Calcraft's botched execution of William Bousfield was a well-known example of his short-drop method. Calcraft fled the gallows after the trapdoor was released, leaving Bousfield dangling. Bousfield was still very much alive and managed to steady himself by resting his feet on the platform. Calcrafts’ assistant attempted to push his feet off as Calcraft hid from the mob of spectators in fear of his life. This carried on for a number of minutes until the overseeing Chaplin forced Calcraft to return and complete his duty. Calcraft began swinging from Bousfield's legs and the force of his weight killed him by strangulation.
Public hangings were still in fashion when Calcraft began his career and he became remarkably famous. He became somewhat of a celebrity and regularly featured in Newspaper reports. It has even been speculated that his executions could draw in crowds of more than 30,000 spectators at a time. Calcraft conducted both the last public and first private executions in British history.
Frances Kidder was the last woman to be publicly hanged in Britain. 25 year-old Kidder was executed by Calcraft in front of Maidstone Gaol at 12 noon on 2 April 1868. It was alleged that she had drowned her 11-year-old stepdaughter in a ditch and the jury returned their verdict in only 12 minutes. Around 2,000 people, including Kidder's husband, were reported to have witnessed the execution. Calcraft is alleged to have found this particular execution particularly traumatic owing to Kidder’s youth, good looks as well the hysterical fear she displayed at the gallows. She was unable to stand and had to be held up by two wardens.
Most of Calcraft's early work came from London and the South East as the Midlands and Northern England had their own resident executioners. With the advent of the railway system in the mid nineteenth century Calcraft was soon able to operate all over Britain and apparently loved travelling.
Marie and Frederick Manning may have been Calcraft's most infamous victims. Marie was Swiss domestic servant who was hanged with her husband outside Horsemonger Lane Gaol, on 13 November 1849, after she and her husband were convicted of the murder of her lover, Patrick O'Connor, in the case that became known as "The Bermondsey Horror." It was the first time a husband and wife had been executed together in England since 1700. Charles Dickens attended the execution, and in a letter written to The Times on the same day wrote, "I believe that a sight so inconceivably awful as the wickedness and levity of the immense crowd collected at that execution this morning could be imagined by no man, and could be presented in no heathen land under the sun."
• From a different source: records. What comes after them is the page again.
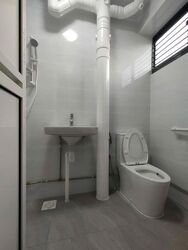 Blk 366 Yishun Glory (Yishun), HDB 5 Rooms #477902801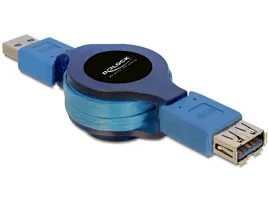 delock-82649-kabel-usb-120-m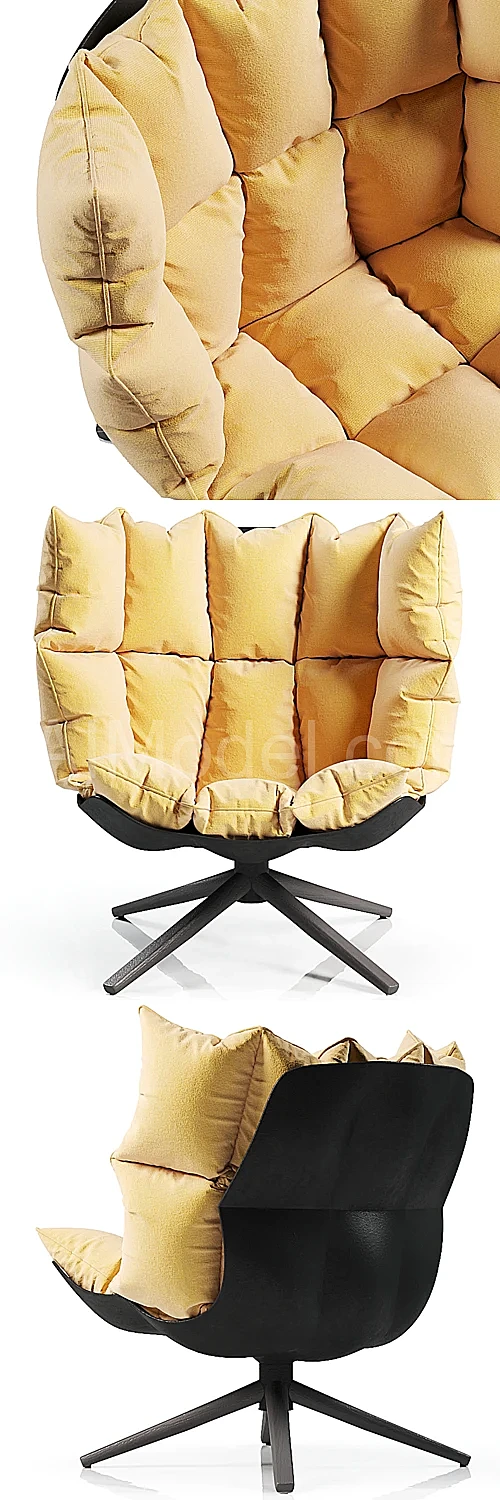 img2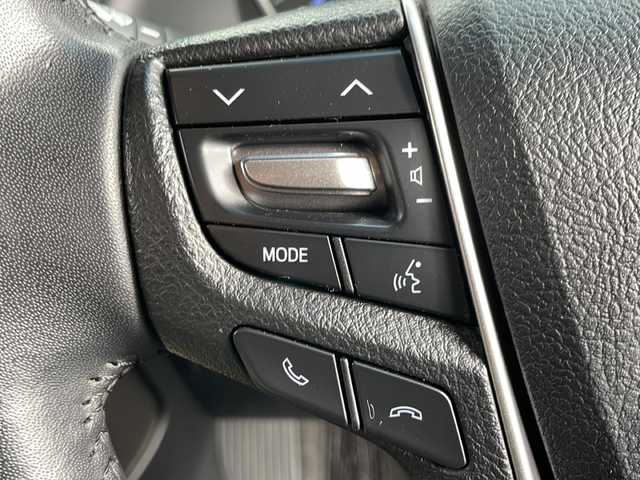 トヨタ アルファードハイブリット X 岩手県 2021(令3)年 4.5万km ラグジュアリーホワイトパールクリスタルシャインガラスフレーク ４ＷＤ メモリナビ BT CD/DVD再生 USB フルセグ バックカメラ 両側パワスラ オートLEDライト レーダークルコン  レーンキープ 100V充電 ETC 16インチアルミ スマートキー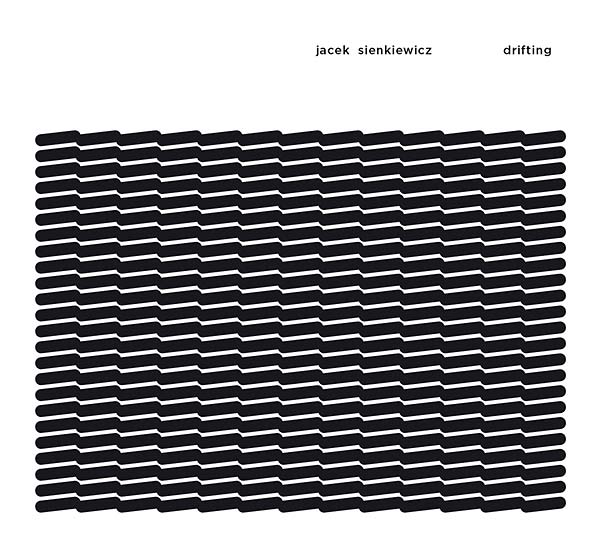 Drifting | Get Cheap Vinyl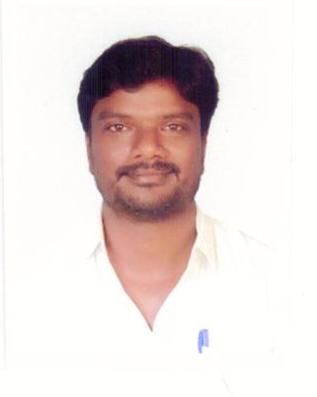 Thavidhu Raja. A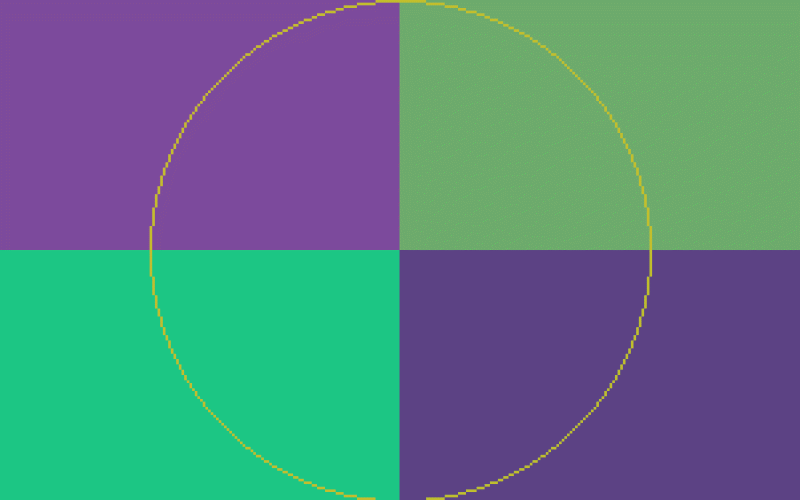 Autem brevitas dolus eros et genitus olim velit wisi.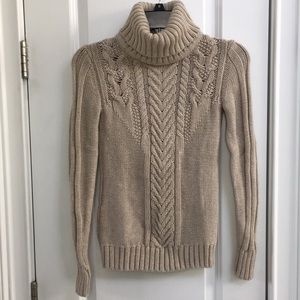 Moda International Sweater
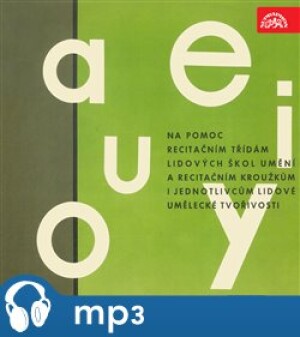 Product detail of Na pomoc recitačním třídám Lidových škol umění a recitačním kroužkům i jednotlivcům lidové tvořivosti - Miloslav Disman, Oldřich Mikulášek, František Hrubín, Jiří Wolker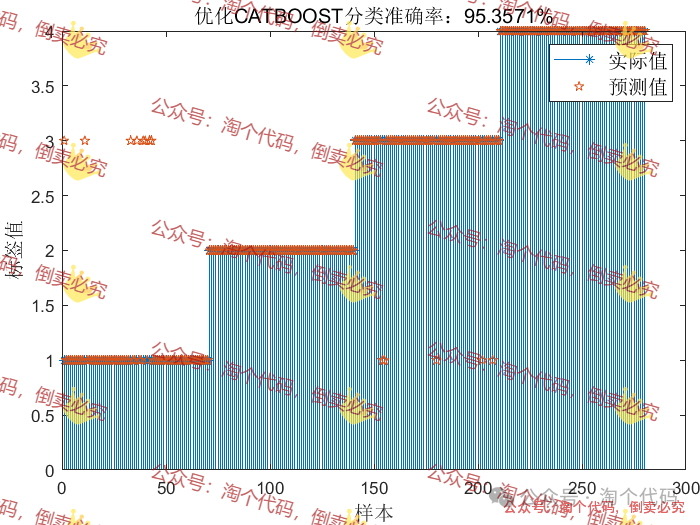 ad5d743ab69633da6ec852465da5bce4.png
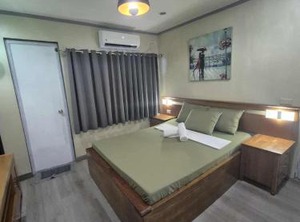 Manila | 669 Ermita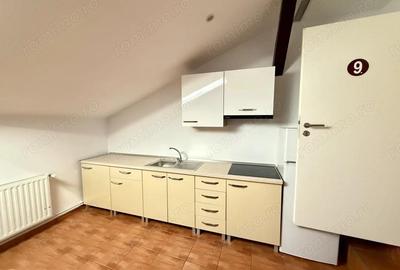 Spatiu de birouri 120mp | Take Ionescu - 3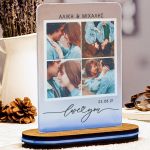 fotistiko-me-fotografia-plexi-valentines-myikona-light-0023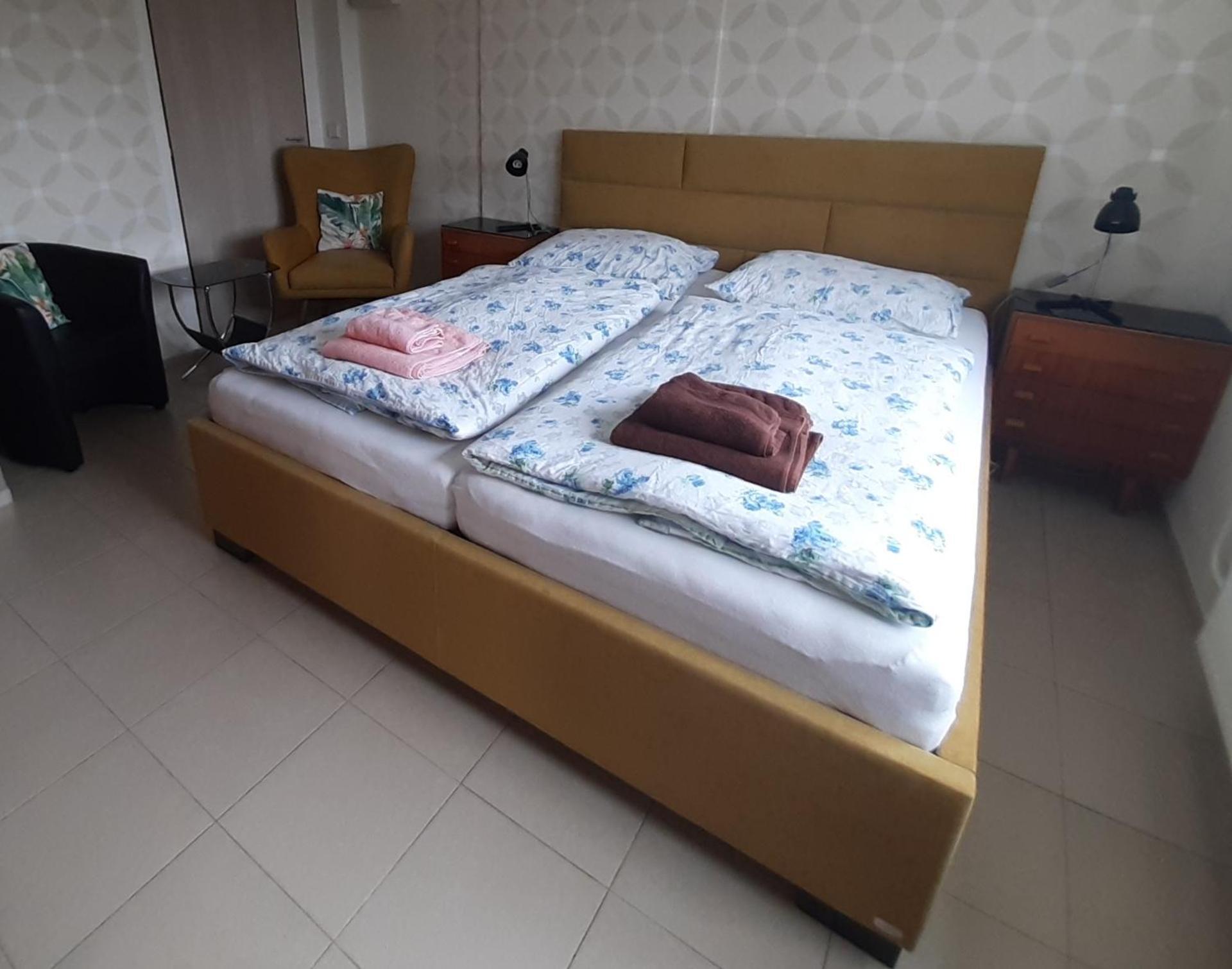 Apartment Adela Hluboka nad Vltavou Ngoại thất bức ảnh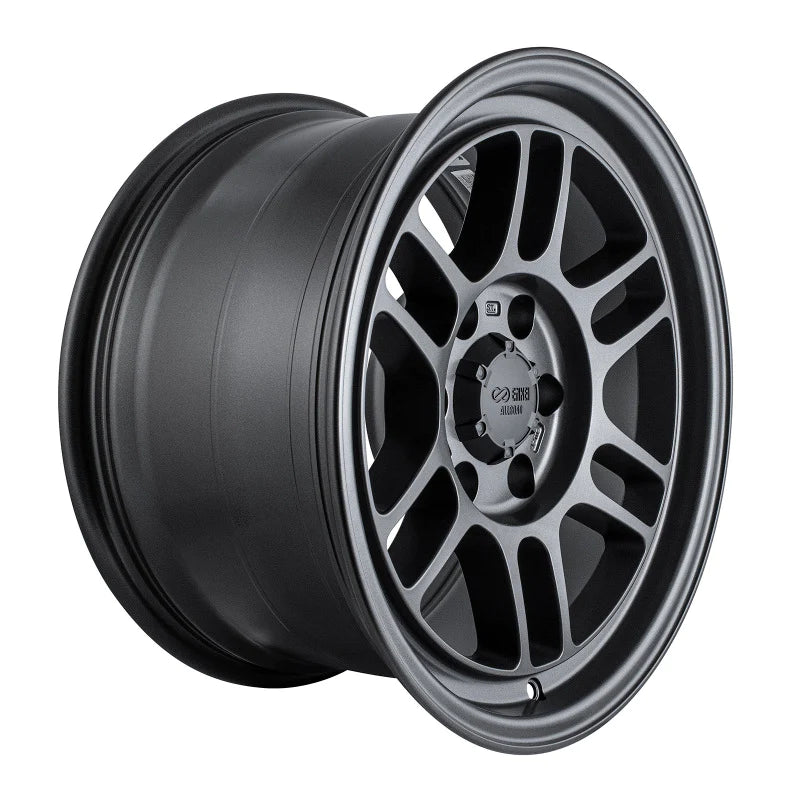 Enkei RPT1 17x9 6x135 Bolt Pattern +12 Offset 106.1 Bore - 528-790-9512GM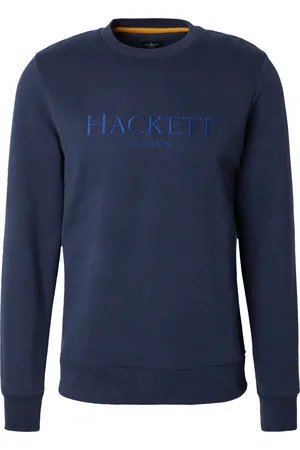 Hackett Mikina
After reluctantly being forced to retire from office because of old age in 1874, Calcraft received a pension of 25 shillings a week from the City of London and was succeeded as hangman by William Marwood. Although as a younger man Calcraft had been considered to be "genial", with a love of breeding rabbits, in his later years he was described as "surly and sinister-looking, with long hair and beard, in scruffy black attire and a fob chain.
Calcraft died at Poole Street in Hoxton, on 13 December 1879.